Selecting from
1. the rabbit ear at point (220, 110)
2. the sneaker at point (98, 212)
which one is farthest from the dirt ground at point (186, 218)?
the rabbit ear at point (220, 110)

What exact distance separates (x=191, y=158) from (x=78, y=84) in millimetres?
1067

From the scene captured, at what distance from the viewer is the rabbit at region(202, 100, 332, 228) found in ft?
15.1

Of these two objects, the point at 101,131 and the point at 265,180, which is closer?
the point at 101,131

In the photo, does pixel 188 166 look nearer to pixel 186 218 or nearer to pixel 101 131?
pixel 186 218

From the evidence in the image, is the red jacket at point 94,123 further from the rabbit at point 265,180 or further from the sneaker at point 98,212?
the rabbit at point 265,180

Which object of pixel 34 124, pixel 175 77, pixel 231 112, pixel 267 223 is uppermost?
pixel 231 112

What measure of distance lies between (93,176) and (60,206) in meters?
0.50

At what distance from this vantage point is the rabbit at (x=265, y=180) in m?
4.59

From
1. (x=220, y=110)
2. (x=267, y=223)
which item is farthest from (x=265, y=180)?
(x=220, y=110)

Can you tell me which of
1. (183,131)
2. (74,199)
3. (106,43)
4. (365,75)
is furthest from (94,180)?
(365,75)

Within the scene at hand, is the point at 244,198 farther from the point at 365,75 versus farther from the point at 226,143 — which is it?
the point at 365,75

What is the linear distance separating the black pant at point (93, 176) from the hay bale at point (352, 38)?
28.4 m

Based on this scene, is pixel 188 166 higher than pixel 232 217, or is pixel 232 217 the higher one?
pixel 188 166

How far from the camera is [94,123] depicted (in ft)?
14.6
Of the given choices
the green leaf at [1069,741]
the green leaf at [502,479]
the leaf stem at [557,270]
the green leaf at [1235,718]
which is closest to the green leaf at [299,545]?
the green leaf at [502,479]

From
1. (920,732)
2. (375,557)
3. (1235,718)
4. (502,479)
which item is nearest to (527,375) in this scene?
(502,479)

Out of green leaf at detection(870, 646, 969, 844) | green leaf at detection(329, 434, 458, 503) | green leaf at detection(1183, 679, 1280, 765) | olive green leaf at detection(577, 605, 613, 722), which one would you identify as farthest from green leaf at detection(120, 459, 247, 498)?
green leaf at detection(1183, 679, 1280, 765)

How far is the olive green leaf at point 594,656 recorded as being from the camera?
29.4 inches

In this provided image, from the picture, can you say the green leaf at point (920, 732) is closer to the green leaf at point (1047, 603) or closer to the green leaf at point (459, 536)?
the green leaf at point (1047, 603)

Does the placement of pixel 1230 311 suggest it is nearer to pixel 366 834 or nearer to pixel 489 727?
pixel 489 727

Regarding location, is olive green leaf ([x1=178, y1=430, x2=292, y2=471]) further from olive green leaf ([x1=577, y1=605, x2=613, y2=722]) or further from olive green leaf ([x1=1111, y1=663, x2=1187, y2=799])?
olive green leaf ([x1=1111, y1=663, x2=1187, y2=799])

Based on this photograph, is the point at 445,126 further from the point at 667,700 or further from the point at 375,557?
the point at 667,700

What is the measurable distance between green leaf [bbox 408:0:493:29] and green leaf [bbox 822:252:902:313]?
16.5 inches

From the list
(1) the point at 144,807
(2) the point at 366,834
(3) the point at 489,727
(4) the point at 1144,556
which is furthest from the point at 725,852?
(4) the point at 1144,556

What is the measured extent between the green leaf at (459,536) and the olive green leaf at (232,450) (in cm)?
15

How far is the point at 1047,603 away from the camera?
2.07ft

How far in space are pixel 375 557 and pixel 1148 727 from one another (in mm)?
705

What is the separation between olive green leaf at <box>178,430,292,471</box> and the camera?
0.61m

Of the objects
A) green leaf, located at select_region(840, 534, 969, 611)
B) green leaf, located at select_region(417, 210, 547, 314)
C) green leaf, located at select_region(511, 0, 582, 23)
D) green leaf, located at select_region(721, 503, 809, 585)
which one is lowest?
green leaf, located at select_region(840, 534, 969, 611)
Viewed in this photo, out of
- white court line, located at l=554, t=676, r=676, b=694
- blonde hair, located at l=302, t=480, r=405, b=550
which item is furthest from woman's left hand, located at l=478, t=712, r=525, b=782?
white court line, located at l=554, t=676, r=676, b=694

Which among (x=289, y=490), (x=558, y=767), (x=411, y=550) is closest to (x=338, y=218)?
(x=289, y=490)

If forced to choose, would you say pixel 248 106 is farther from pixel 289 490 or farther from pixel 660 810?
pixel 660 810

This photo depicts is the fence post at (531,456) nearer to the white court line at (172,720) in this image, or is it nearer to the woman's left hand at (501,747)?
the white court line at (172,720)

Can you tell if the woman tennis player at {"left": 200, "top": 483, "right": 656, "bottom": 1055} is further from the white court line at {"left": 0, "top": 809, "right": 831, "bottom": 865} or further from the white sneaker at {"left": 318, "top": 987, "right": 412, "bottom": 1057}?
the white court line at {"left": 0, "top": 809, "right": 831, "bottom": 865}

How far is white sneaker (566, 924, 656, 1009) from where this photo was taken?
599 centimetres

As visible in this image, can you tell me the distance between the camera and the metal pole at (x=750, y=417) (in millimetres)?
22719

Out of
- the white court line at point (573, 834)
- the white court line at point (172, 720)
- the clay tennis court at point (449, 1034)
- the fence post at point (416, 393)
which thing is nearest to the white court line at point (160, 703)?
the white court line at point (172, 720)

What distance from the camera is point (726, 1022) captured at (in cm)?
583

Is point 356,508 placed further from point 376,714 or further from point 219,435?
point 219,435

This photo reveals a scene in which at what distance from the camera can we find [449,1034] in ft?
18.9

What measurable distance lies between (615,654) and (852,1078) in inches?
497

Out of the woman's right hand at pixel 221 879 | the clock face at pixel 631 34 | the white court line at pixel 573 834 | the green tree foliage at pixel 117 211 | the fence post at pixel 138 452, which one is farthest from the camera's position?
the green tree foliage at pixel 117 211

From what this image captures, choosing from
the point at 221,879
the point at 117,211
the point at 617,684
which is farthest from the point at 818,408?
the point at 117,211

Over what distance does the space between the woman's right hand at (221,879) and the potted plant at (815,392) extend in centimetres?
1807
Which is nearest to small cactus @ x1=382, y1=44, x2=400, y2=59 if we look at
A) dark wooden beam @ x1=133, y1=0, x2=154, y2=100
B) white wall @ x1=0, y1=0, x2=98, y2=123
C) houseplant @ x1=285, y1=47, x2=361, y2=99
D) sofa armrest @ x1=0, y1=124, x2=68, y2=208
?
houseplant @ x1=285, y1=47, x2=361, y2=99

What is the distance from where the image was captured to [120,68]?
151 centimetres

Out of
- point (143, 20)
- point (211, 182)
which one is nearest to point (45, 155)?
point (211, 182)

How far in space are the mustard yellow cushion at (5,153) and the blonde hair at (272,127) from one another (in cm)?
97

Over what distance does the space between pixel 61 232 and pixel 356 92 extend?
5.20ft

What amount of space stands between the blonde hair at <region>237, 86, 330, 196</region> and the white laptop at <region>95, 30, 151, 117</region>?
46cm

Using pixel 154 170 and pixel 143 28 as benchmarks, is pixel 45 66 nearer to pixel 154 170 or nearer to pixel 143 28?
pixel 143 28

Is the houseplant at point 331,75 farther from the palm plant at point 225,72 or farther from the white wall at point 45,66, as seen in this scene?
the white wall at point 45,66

━━━

§ Your objective: Write every entry out again exactly.

§ Correct answer:
Selecting from
1. the rabbit ear at point (220, 110)
2. the sneaker at point (98, 212)
which one is farthest from the dirt ground at point (186, 218)?
the rabbit ear at point (220, 110)

What exact distance separates (x=191, y=158) from (x=78, y=84) in millimetres?
1067

From the scene captured, at what distance from the viewer is the rabbit at region(202, 100, 332, 228) found in ft?
15.1

Of these two objects, the point at 101,131 and the point at 265,180, which is closer?
the point at 101,131

In the photo, does pixel 188 166 look nearer to pixel 186 218 or nearer to pixel 101 131?
pixel 186 218

From the evidence in the image, is the red jacket at point 94,123 further from the rabbit at point 265,180 or further from the sneaker at point 98,212?
the rabbit at point 265,180

Which object of pixel 34 124, pixel 175 77, pixel 231 112, pixel 267 223 is uppermost?
pixel 231 112

What measure of distance lies between (93,176) and (60,206) in meters?
0.50

At what distance from this vantage point is the rabbit at (x=265, y=180) in m?
4.59

From
1. (x=220, y=110)
2. (x=267, y=223)
which item is farthest from (x=265, y=180)?
(x=220, y=110)

Can you tell me which of
1. (183,131)
2. (74,199)
3. (106,43)
4. (365,75)
is furthest from (94,180)?
(365,75)

Within the scene at hand, is the point at 244,198 farther from the point at 365,75 versus farther from the point at 226,143 — which is it?
the point at 365,75

What is the linear distance separating the black pant at point (93, 176) from the hay bale at point (352, 38)?
28.4 m

Based on this scene, is pixel 188 166 higher than pixel 232 217, or is pixel 232 217 the higher one?
pixel 188 166

How far from the camera is [94,123] depicted (in ft)?
14.6
Of the given choices
the green leaf at [1069,741]
the green leaf at [502,479]
the leaf stem at [557,270]
the green leaf at [1235,718]
which is closest to the green leaf at [299,545]?
the green leaf at [502,479]

From
1. (920,732)
2. (375,557)
3. (1235,718)
4. (502,479)
which item is nearest to (527,375) in this scene?
(502,479)

Out of green leaf at detection(870, 646, 969, 844) | green leaf at detection(329, 434, 458, 503) | green leaf at detection(1183, 679, 1280, 765) | olive green leaf at detection(577, 605, 613, 722), which one would you identify as farthest from green leaf at detection(120, 459, 247, 498)?
green leaf at detection(1183, 679, 1280, 765)

How far is the olive green leaf at point 594,656 recorded as being from the camera?
29.4 inches

In this provided image, from the picture, can you say the green leaf at point (920, 732) is closer to the green leaf at point (1047, 603) or closer to the green leaf at point (459, 536)?
the green leaf at point (1047, 603)

Does the placement of pixel 1230 311 suggest it is nearer to pixel 366 834 or nearer to pixel 489 727?
pixel 489 727

Regarding location, is olive green leaf ([x1=178, y1=430, x2=292, y2=471]) further from olive green leaf ([x1=577, y1=605, x2=613, y2=722]) or further from olive green leaf ([x1=1111, y1=663, x2=1187, y2=799])?
olive green leaf ([x1=1111, y1=663, x2=1187, y2=799])

Based on this photograph, is the point at 445,126 further from the point at 667,700 or further from the point at 375,557?
the point at 667,700

What is the measurable distance between green leaf [bbox 408:0:493:29] and green leaf [bbox 822:252:902:313]?
16.5 inches

From the list
(1) the point at 144,807
(2) the point at 366,834
(3) the point at 489,727
(4) the point at 1144,556
which is furthest from the point at 725,852?
(4) the point at 1144,556

What is the measured extent between the green leaf at (459,536) and the olive green leaf at (232,450) (in cm)?
15

How far is the point at 1047,603 away from the camera?
2.07ft

How far in space are pixel 375 557 and pixel 1148 727 from one another (in mm)?
705

What is the separation between olive green leaf at <box>178,430,292,471</box> and the camera?
0.61m

Of the objects
A) green leaf, located at select_region(840, 534, 969, 611)
B) green leaf, located at select_region(417, 210, 547, 314)
C) green leaf, located at select_region(511, 0, 582, 23)
D) green leaf, located at select_region(721, 503, 809, 585)
which one is lowest?
green leaf, located at select_region(840, 534, 969, 611)
Viewed in this photo, out of
- white court line, located at l=554, t=676, r=676, b=694
- blonde hair, located at l=302, t=480, r=405, b=550
which item is furthest from woman's left hand, located at l=478, t=712, r=525, b=782?
white court line, located at l=554, t=676, r=676, b=694

Which among (x=289, y=490), (x=558, y=767), (x=411, y=550) is closest to (x=338, y=218)?
(x=289, y=490)

If forced to choose, would you say pixel 248 106 is farther from pixel 289 490 or farther from pixel 660 810?
pixel 660 810

This photo depicts is the fence post at (531,456) nearer to the white court line at (172,720) in this image, or is it nearer to the woman's left hand at (501,747)?
the white court line at (172,720)

Can you tell if the woman tennis player at {"left": 200, "top": 483, "right": 656, "bottom": 1055} is further from the white court line at {"left": 0, "top": 809, "right": 831, "bottom": 865} or further from the white sneaker at {"left": 318, "top": 987, "right": 412, "bottom": 1057}?
the white court line at {"left": 0, "top": 809, "right": 831, "bottom": 865}

How far is white sneaker (566, 924, 656, 1009) from where this photo was taken?
599 centimetres

As visible in this image, can you tell me the distance between the camera and the metal pole at (x=750, y=417) (in millimetres)?
22719

Out of
- the white court line at point (573, 834)
- the white court line at point (172, 720)
- the clay tennis court at point (449, 1034)
- the fence post at point (416, 393)
which thing is nearest to the white court line at point (160, 703)?
the white court line at point (172, 720)

What distance from the camera is point (726, 1022) captured at (in cm)?
583

Is point 356,508 placed further from point 376,714 or further from point 219,435?
point 219,435

This photo reveals a scene in which at what distance from the camera can we find [449,1034] in ft?
18.9

What measurable distance lies between (615,654) and (852,1078) in inches?
497

Out of the woman's right hand at pixel 221 879 | the clock face at pixel 631 34 | the white court line at pixel 573 834 | the green tree foliage at pixel 117 211 | the fence post at pixel 138 452, which one is farthest from the camera's position?
the green tree foliage at pixel 117 211

From what this image captures, choosing from
the point at 221,879
the point at 117,211
the point at 617,684
which is farthest from the point at 818,408?
the point at 117,211

Over what distance does the space between the woman's right hand at (221,879) and the potted plant at (815,392) extend in centimetres?
1807
Which is nearest to small cactus @ x1=382, y1=44, x2=400, y2=59 if we look at
A) dark wooden beam @ x1=133, y1=0, x2=154, y2=100
B) white wall @ x1=0, y1=0, x2=98, y2=123
C) houseplant @ x1=285, y1=47, x2=361, y2=99
D) sofa armrest @ x1=0, y1=124, x2=68, y2=208
?
houseplant @ x1=285, y1=47, x2=361, y2=99

What is the distance from where the image was captured to [120,68]?
151 centimetres

Out of
- point (143, 20)
- point (211, 182)
which one is nearest to point (45, 155)?
point (211, 182)

How far in space are the mustard yellow cushion at (5,153) and the blonde hair at (272,127) from one another (in cm)?
97

Over what distance does the space between pixel 61 232 and pixel 356 92 extend?
5.20ft

What amount of space stands between the blonde hair at <region>237, 86, 330, 196</region> and the white laptop at <region>95, 30, 151, 117</region>?
46cm

Using pixel 154 170 and pixel 143 28 as benchmarks, is pixel 45 66 nearer to pixel 154 170 or nearer to pixel 143 28?
pixel 143 28

Is the houseplant at point 331,75 farther from the palm plant at point 225,72 or farther from the white wall at point 45,66, as seen in this scene?
the white wall at point 45,66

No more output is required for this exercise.